- [TRAVAIL DEMANDÉ]:
1. Pour chacune des affirmations suivantes, dites si elle concorde avec l'entretien en répondant par oui ou par non et en citant les mots décisifs de l'entretien. (a) Geneviève Mouresse a incité la personne interrogée à reprendre les pinceaux après le décès de Jeff. (b) La personne interrogée s'est remise à peindre tout de suite après le départ de Jeff. (c) Jeff et la personne interrogée ont passé huit ans ensemble.
2. Réécrivez le passage de l'entretien qui commence à « Non, tout de » et se termine à « Jeff et moi. », en remplaçant « moumoune » par « chérie ».
***** EXTRAIT DU DOCUMENT
Je pense que c’est un tout. Avec Jeff nous avons eu une vie et passé des moments très agréables. Il m’a tout appris dans la chanson ; il m’a même initié à comment tenir un micro. J’avais une petite possibilité de chanter quand j’ai commencé, mais Jeff m’a tout appris. Il m’a appris à respirer, à tenir pour mieux pousser sur une note. Et durant ces huit ans que nous avons passé ensemble, Jeff a fait quelque chose de somptueux : il m’invitait dans ses grands concerts. Evidemment il y avait des gens qui se demandaient ‘mais qu’est-ce qu’elle fait là ? Elle ne chante que du reggae.’ Hé bien oui, je ne chante que du reggae ; c’est le reggae qui m’a toujours attirée, depuis toujours. Jeff me disait ‘ce que j’aime avec toi, c’est que quand tu entames quelque chose, tu la termines.’ Et il me dirigeait parfois dans ma peinture. Il me disait ‘là je préfère comme ça, tu devrais plus t’appliquer comme ça.’ Et je tiens à parler d’une très bonne amie, Geneviève Mouresse, qui est plasticienne et qui m’a incitée à reprendre les pinceaux.
Après le décès de Jeff ?
Non, bien avant ça. C’est une très bonne amie, que Jeff aimait beaucoup. Je la remercie de m’avoir poussée et soutenue après le décès de Jeff.
Avez-vous mis beaucoup de temps à peindre après son « départ »?
Non, tout de suite. J’ai eu envie de peindre, mais toujours en pensant à Jeff. Ah oui, vraiment… D’ailleurs Jeff a connu la maman d’Yves Saint-Laurent. Il l’a rencontré et elle lui a dit ‘vous avez énormément de chance d’être avec ma moumoune’ – Yves et sa mère m’appelaient ‘moumoune’ (sourire). La mort d’Yves Saint-Laurent a été choc pour Jeff et moi.
Et depuis vous ne suivez plus l’actualité de la « maison » Saint-Laurent ?
Oui, bien-sûr, mais bon maintenant ça a été repris, vendu. Je rencontre parfois Pierre Bergé à Paris : on s’aime autant et on s’aimera toujours.
**********
***** DONNÉES PRÉSENTÉES
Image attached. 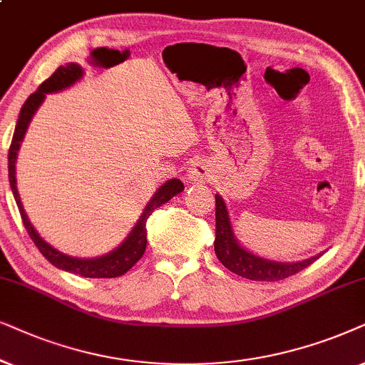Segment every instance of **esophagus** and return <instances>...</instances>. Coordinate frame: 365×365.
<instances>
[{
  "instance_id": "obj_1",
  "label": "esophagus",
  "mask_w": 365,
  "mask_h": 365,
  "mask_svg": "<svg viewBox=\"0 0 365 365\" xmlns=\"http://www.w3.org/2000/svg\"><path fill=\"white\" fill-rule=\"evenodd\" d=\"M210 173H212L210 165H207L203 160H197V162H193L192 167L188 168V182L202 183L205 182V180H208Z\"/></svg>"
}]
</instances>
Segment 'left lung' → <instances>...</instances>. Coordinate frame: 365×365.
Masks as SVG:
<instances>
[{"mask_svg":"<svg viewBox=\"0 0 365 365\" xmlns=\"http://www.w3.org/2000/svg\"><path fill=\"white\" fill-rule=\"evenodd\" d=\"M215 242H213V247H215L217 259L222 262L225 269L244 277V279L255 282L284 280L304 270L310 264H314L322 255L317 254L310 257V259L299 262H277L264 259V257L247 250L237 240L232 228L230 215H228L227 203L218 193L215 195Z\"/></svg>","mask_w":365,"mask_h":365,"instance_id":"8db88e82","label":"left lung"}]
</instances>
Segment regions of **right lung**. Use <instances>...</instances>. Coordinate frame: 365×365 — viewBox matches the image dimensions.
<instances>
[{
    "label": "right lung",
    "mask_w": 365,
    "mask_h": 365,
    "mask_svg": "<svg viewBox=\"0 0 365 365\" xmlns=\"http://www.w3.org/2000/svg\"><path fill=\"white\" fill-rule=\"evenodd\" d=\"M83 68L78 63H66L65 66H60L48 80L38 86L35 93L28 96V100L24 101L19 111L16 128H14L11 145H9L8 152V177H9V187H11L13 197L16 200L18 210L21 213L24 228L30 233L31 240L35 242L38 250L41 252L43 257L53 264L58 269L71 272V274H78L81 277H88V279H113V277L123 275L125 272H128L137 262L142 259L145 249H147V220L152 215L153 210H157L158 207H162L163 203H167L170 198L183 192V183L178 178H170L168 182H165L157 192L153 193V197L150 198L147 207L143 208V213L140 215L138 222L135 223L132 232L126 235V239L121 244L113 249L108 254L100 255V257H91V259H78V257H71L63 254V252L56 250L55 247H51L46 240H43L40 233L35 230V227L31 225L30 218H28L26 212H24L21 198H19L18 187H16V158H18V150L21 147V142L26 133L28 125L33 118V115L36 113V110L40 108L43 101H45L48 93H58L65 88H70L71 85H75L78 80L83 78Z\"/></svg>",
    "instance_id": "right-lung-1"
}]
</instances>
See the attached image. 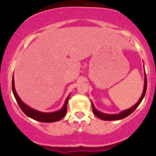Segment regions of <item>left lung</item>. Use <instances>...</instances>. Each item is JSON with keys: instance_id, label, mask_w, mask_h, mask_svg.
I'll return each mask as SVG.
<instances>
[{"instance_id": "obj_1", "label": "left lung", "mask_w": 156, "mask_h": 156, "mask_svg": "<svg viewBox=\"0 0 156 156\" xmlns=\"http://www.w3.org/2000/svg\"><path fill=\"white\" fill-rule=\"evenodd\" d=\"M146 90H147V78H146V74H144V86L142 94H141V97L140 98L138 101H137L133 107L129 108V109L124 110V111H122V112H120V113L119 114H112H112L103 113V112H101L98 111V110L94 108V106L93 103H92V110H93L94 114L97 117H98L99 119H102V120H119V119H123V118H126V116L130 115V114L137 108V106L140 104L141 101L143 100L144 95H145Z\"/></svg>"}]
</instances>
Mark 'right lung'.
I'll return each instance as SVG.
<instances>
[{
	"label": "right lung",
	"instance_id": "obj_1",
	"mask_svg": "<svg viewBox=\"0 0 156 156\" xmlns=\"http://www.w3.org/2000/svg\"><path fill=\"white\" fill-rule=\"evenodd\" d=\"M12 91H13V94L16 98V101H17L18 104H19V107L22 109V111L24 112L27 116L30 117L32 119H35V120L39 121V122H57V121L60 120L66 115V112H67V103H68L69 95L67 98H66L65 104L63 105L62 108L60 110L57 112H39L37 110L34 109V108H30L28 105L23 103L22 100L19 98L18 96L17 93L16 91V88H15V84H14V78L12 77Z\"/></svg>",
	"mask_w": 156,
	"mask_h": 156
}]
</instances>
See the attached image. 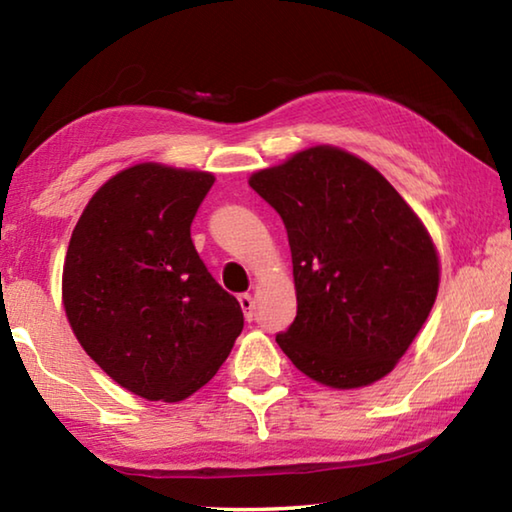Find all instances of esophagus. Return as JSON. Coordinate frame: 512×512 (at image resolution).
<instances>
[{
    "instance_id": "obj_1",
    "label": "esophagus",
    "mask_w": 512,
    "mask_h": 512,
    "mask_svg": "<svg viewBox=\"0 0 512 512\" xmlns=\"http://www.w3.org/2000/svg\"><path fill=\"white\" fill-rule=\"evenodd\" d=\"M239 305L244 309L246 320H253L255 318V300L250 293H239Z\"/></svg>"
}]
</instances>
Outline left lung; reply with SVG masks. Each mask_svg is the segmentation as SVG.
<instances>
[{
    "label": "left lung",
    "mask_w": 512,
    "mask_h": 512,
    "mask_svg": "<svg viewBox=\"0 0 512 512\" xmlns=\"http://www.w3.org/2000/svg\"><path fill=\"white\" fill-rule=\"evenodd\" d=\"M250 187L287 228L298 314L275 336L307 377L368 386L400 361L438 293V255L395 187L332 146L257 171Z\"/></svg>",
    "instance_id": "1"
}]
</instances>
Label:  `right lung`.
**********
- [RÉPONSES PAR CONSIGNE]:
1.
(a) Non : « Non, bien avant ça. »
(b) Oui : « Non, tout de suite. »
(c) Oui : « durant ces huit ans que nous avons passé ensemble »

2.
Non, tout de suite. J’ai eu envie de peindre, mais toujours en pensant à Jeff. Ah oui, vraiment… D’ailleurs Jeff a connu la maman d’Yves Saint-Laurent. Il l’a rencontré et elle lui a dit ‘vous avez énormément de chance d’être avec ma chérie’ – Yves et sa mère m’appelaient ‘chérie’ (sourire). La mort d’Yves Saint-Laurent a été choc pour Jeff et moi.